Workforce hurdles such as personnel shortages were the top headache for community hospital CEOs in 2022, outweighing the longtime go-to of financial issues for a second consecutive year in the American College of Healthcare Executives' latest annual survey.

The group’s poll, released Monday, included responses from 281 member CEOs and sought to rank issues of “immediate concern” to hospital leaders. Prior to last year’s poll, “financial challenges” had ranked first for 16 consecutive years.

“Hospitals need to take both long- and short-term measures to address critical workforce issues so they can continue to provide safe, high-quality care now and in the future,” Deborah J. Bowen, president and CEO of ACHE, said in a release accompanying the survey results.

Within the umbrella of “workforce challenges,” 90% of all responding CEOs pointed to shortages of registered nurses, 83% shortages of technicians, 80% burnout among non-physician staff and 70% a shortage of therapists.

Related to financial challenges, 89% of the survey’s respondents cited increasing costs for staff, supplies and other needs. Two-thirds said they were concerned with reducing operating costs, 63% Medicaid reimbursement, 58% managed care and other commercial insurance payments and 52% cuts to non-reimbursement government funding.

Following workforce and financial issues for hospital leaders were hurdles related to behavioral health and addiction. Here the respondents most often pointed to a lack of appropriate facilities or programs in their community (78%), a lack of funding for addressing behavioral health or addiction issues (77%), insufficient reimbursement for behavioral health or addiction services (70%) and the high volume of opioid addiction and related conditions (51%).
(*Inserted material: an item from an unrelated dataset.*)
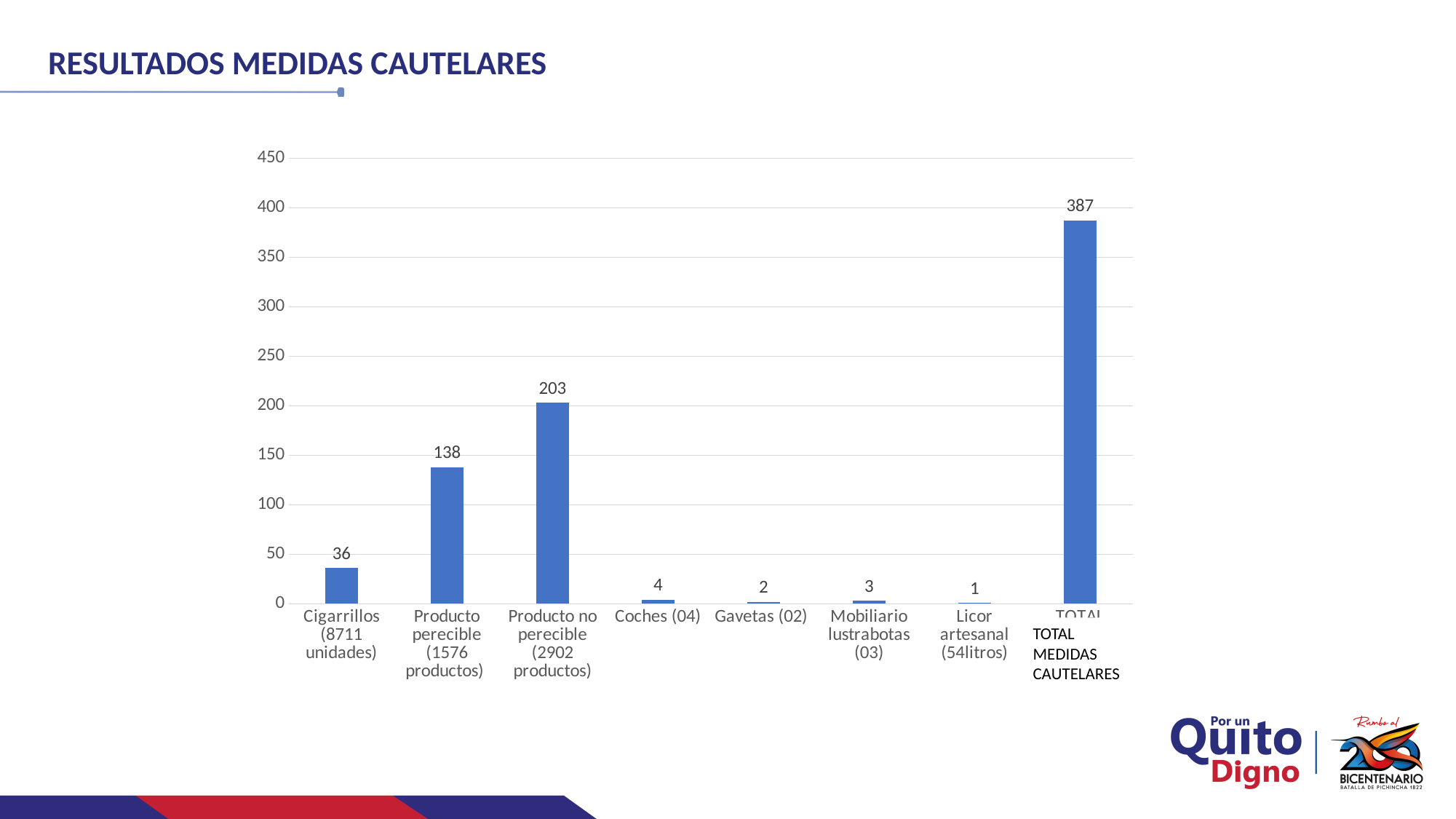
What is the value for Coches (04)? 4 What kind of chart is shown on the slide? Bar chart Which category has the lowest value? Licor artesanal (54litros) What is the title of the slide? RESULTADOS MEDIDAS CAUTELARES How many categories are shown on the x axis? 8 Excluding the TOTAL bar, which category has the highest value? Producto no perecible (2902 productos) What is the difference between Producto no perecible (2902 productos) and Producto perecible (1576 productos)? 65 What is the value for Cigarrillos (8711 unidades)? 36 What is the value for Producto perecible (1576 productos)? 138 Which is larger, Mobiliario lustrabotas (03) or Gavetas (02)? Mobiliario lustrabotas (03) What is the value for Producto no perecible (2902 productos)? 203 What is the value for TOTAL MEDIDAS CAUTELARES? 387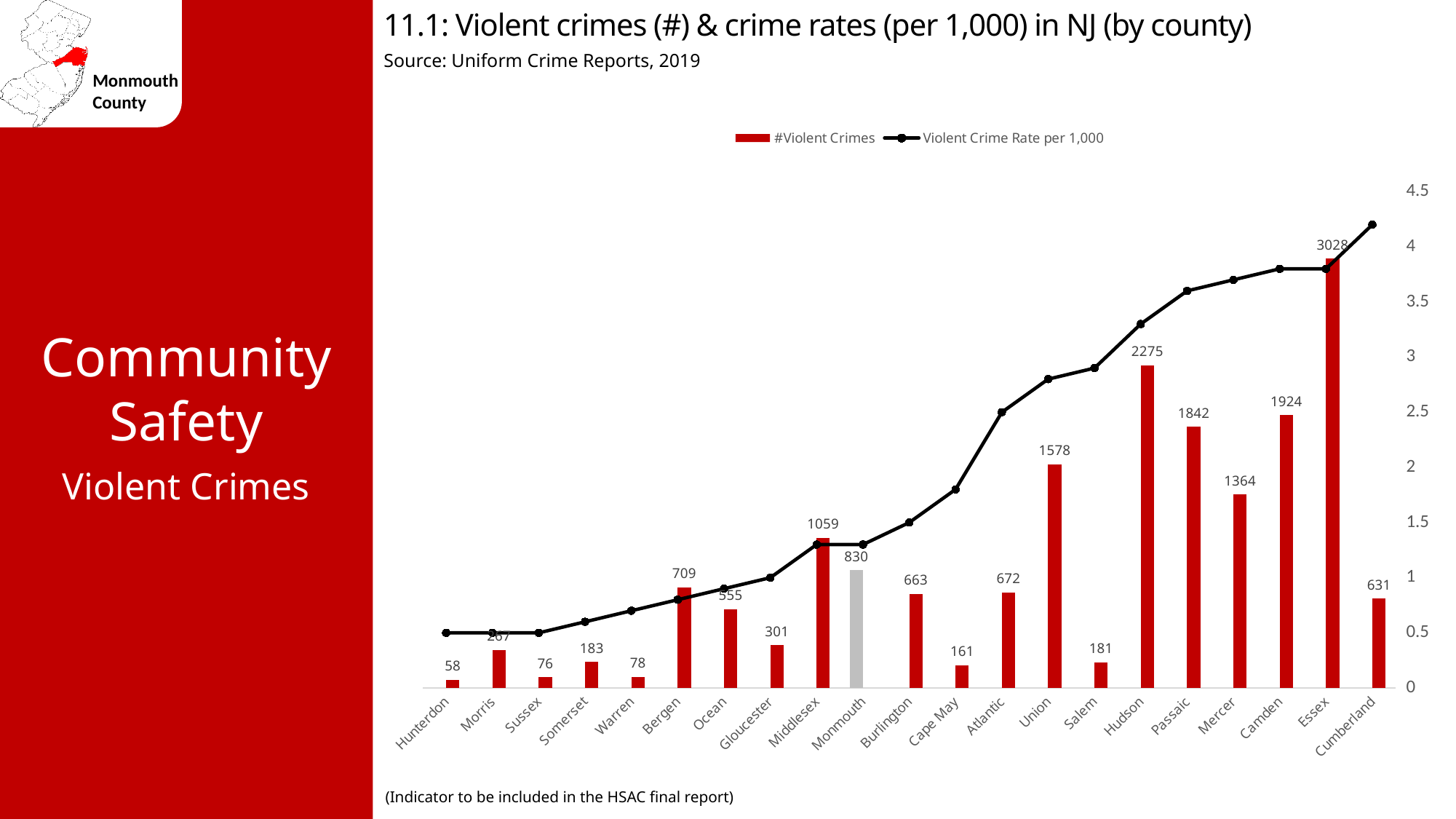
Does the violent crime rate per 1,000 line generally rise or fall from Hunterdon to Cumberland? Rise What kind of chart is this? Combined bar and line chart Which county has the lowest number of violent crimes? Hunterdon Is the violent crime rate per 1,000 for Union greater or less than 2.5? greater Which county has more violent crimes, Camden or Passaic? Camden How many counties are shown on the x axis? 21 How many violent crimes are shown for Essex County? 3028 What is the difference in the number of violent crimes between Hudson and Passaic? 433 What is the number of violent crimes for Monmouth County? 830 How many series does the legend list? 2 Which county has the highest number of violent crimes? Essex Is the violent crime rate per 1,000 for Cumberland greater or less than 4? greater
ACHE’s annual survey was sent to 1,321 member CEOs of nonfederal, short-term, non-specialty hospitals, of whom 21% responded. The poll had the CEOs rank 11 issues in order of how pressing they were and asked them to list specific areas of concern for each.

Workforce challenges was a new option for ACHE and come after the more specific category, “personnel shortages,” rose from CEO’s third-highest concern in 2018 to second in 2019 and first in 2021.

“Longer-term solutions include strengthening the workforce pipeline through creative partnerships, such as those with colleges to grow the number of nurses and technicians,” Bowen said. “More immediate solutions include supporting and developing all staff, building staff resilience, organizing services to reflect the realities of the labor market and exploring alternative models of care.”

Personnel issues have weighed heavily on hospitals through most of the pandemic, forcing many organizations to limit capacity, raise wage spending and rely on pricey contract labor.

Though still an issue, recent earnings commentary, analyst reports and government jobs numbers all suggest that short-staffed facilities are seeing gradual relief heading into 2023.